The tree tents here stay open till the last tree is sold. As soon as all the trees are sold and removed, the tree tents turn into fireworks tents.
Unsold trees are removed once the market for trees cools off and the market for fireworks increases.
The day after Christmas there are some trees on the curb. Usually people who have real trees and did not care for them (not watering them) are the first to toss. By then the trees are not so green and loosing needles. But this is Cuba Town, and in the hispanic culture there is something called "Three Kings Day" - which marks the end of Christmas. Some people keep the trees till a week or so after New Years Day.

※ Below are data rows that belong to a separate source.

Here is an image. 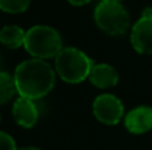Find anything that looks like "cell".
Wrapping results in <instances>:
<instances>
[{
	"mask_svg": "<svg viewBox=\"0 0 152 150\" xmlns=\"http://www.w3.org/2000/svg\"><path fill=\"white\" fill-rule=\"evenodd\" d=\"M13 79L20 97L32 101L47 96L55 84L52 66L40 58H29L19 64L15 69Z\"/></svg>",
	"mask_w": 152,
	"mask_h": 150,
	"instance_id": "1",
	"label": "cell"
},
{
	"mask_svg": "<svg viewBox=\"0 0 152 150\" xmlns=\"http://www.w3.org/2000/svg\"><path fill=\"white\" fill-rule=\"evenodd\" d=\"M55 58L56 72L68 84H79L88 79L94 66V61L76 48H64Z\"/></svg>",
	"mask_w": 152,
	"mask_h": 150,
	"instance_id": "2",
	"label": "cell"
},
{
	"mask_svg": "<svg viewBox=\"0 0 152 150\" xmlns=\"http://www.w3.org/2000/svg\"><path fill=\"white\" fill-rule=\"evenodd\" d=\"M61 37L48 25H35L26 32L24 48L34 58L56 57L61 52Z\"/></svg>",
	"mask_w": 152,
	"mask_h": 150,
	"instance_id": "3",
	"label": "cell"
},
{
	"mask_svg": "<svg viewBox=\"0 0 152 150\" xmlns=\"http://www.w3.org/2000/svg\"><path fill=\"white\" fill-rule=\"evenodd\" d=\"M96 25L111 36H120L129 27V15L126 8L118 1L103 0L96 5L94 12Z\"/></svg>",
	"mask_w": 152,
	"mask_h": 150,
	"instance_id": "4",
	"label": "cell"
},
{
	"mask_svg": "<svg viewBox=\"0 0 152 150\" xmlns=\"http://www.w3.org/2000/svg\"><path fill=\"white\" fill-rule=\"evenodd\" d=\"M94 114L105 125H116L124 117L123 102L113 94H100L92 104Z\"/></svg>",
	"mask_w": 152,
	"mask_h": 150,
	"instance_id": "5",
	"label": "cell"
},
{
	"mask_svg": "<svg viewBox=\"0 0 152 150\" xmlns=\"http://www.w3.org/2000/svg\"><path fill=\"white\" fill-rule=\"evenodd\" d=\"M131 44L140 55H152V17H140L131 31Z\"/></svg>",
	"mask_w": 152,
	"mask_h": 150,
	"instance_id": "6",
	"label": "cell"
},
{
	"mask_svg": "<svg viewBox=\"0 0 152 150\" xmlns=\"http://www.w3.org/2000/svg\"><path fill=\"white\" fill-rule=\"evenodd\" d=\"M124 126L132 134H143L152 130V106L142 105L129 110L124 117Z\"/></svg>",
	"mask_w": 152,
	"mask_h": 150,
	"instance_id": "7",
	"label": "cell"
},
{
	"mask_svg": "<svg viewBox=\"0 0 152 150\" xmlns=\"http://www.w3.org/2000/svg\"><path fill=\"white\" fill-rule=\"evenodd\" d=\"M12 116L18 125L29 129L37 122L39 110L32 100L26 97H19L13 104Z\"/></svg>",
	"mask_w": 152,
	"mask_h": 150,
	"instance_id": "8",
	"label": "cell"
},
{
	"mask_svg": "<svg viewBox=\"0 0 152 150\" xmlns=\"http://www.w3.org/2000/svg\"><path fill=\"white\" fill-rule=\"evenodd\" d=\"M91 84L96 88H111L115 87L119 81V74L113 66L110 64H96L92 66L91 73L88 76Z\"/></svg>",
	"mask_w": 152,
	"mask_h": 150,
	"instance_id": "9",
	"label": "cell"
},
{
	"mask_svg": "<svg viewBox=\"0 0 152 150\" xmlns=\"http://www.w3.org/2000/svg\"><path fill=\"white\" fill-rule=\"evenodd\" d=\"M26 32L18 25H5L0 29V43L11 49L24 45Z\"/></svg>",
	"mask_w": 152,
	"mask_h": 150,
	"instance_id": "10",
	"label": "cell"
},
{
	"mask_svg": "<svg viewBox=\"0 0 152 150\" xmlns=\"http://www.w3.org/2000/svg\"><path fill=\"white\" fill-rule=\"evenodd\" d=\"M16 92L15 79L5 72H0V105L8 102Z\"/></svg>",
	"mask_w": 152,
	"mask_h": 150,
	"instance_id": "11",
	"label": "cell"
},
{
	"mask_svg": "<svg viewBox=\"0 0 152 150\" xmlns=\"http://www.w3.org/2000/svg\"><path fill=\"white\" fill-rule=\"evenodd\" d=\"M31 0H0V9L7 13H21L27 11Z\"/></svg>",
	"mask_w": 152,
	"mask_h": 150,
	"instance_id": "12",
	"label": "cell"
},
{
	"mask_svg": "<svg viewBox=\"0 0 152 150\" xmlns=\"http://www.w3.org/2000/svg\"><path fill=\"white\" fill-rule=\"evenodd\" d=\"M0 150H18L13 138L4 132H0Z\"/></svg>",
	"mask_w": 152,
	"mask_h": 150,
	"instance_id": "13",
	"label": "cell"
},
{
	"mask_svg": "<svg viewBox=\"0 0 152 150\" xmlns=\"http://www.w3.org/2000/svg\"><path fill=\"white\" fill-rule=\"evenodd\" d=\"M69 3H71L72 5H84V4H88L89 1H91V0H68Z\"/></svg>",
	"mask_w": 152,
	"mask_h": 150,
	"instance_id": "14",
	"label": "cell"
},
{
	"mask_svg": "<svg viewBox=\"0 0 152 150\" xmlns=\"http://www.w3.org/2000/svg\"><path fill=\"white\" fill-rule=\"evenodd\" d=\"M143 17H152V8H145L144 11H143Z\"/></svg>",
	"mask_w": 152,
	"mask_h": 150,
	"instance_id": "15",
	"label": "cell"
},
{
	"mask_svg": "<svg viewBox=\"0 0 152 150\" xmlns=\"http://www.w3.org/2000/svg\"><path fill=\"white\" fill-rule=\"evenodd\" d=\"M18 150H40L37 148H23V149H18Z\"/></svg>",
	"mask_w": 152,
	"mask_h": 150,
	"instance_id": "16",
	"label": "cell"
},
{
	"mask_svg": "<svg viewBox=\"0 0 152 150\" xmlns=\"http://www.w3.org/2000/svg\"><path fill=\"white\" fill-rule=\"evenodd\" d=\"M107 1H118V3H120L121 0H107Z\"/></svg>",
	"mask_w": 152,
	"mask_h": 150,
	"instance_id": "17",
	"label": "cell"
}]
</instances>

I read that most all the trees are cut at the same time and so, even if you want to actually put the tree up closer to the holiday, it's best to get the tree home from the lot and in some water as soon as you can, otherwise, they sit and dry out horribly on the lot waiting mournfully for you to home and take them home....
May be bunk, but it made sense to me.
We went Monday AM to get a nice cedar tree (Doug's family always got that kinda tree, or chopped one down off their farm land, but they are hard to come by, these days, as they are less cosmetically please, most times. They also present a change to decorate, as in "OUCH!!") from our usual lot, but no one was there to take our money, guess it was to early in the day or something. So our poor tree is drying out on the lot right now.... but it's raining, so I guess that will help some. We might make it out to pick it up tonight.
I like that cedar smell, but the prickly is no fun. The year we were married, we went out in the woods and cut a scraggily little pine tree. We were broke of course.
I like that cedar smell, but the prickly is no fun. The year we were married, we went out in the woods and cut a scraggily little pine tree. We were broke of course.
Rats. Now I gotta figger out how to get rid of this dubble thingie here.
yeah, they do smell great. they have a lacey transparent look that the others don't have, too. You have to decorate them carefully because you can see through them. :) It's different, but neat.
It was just the other day I was remembering decorating the tree in the evening to Tiawana Christmas!! And bleeping the word KISS in that Beach Boys song.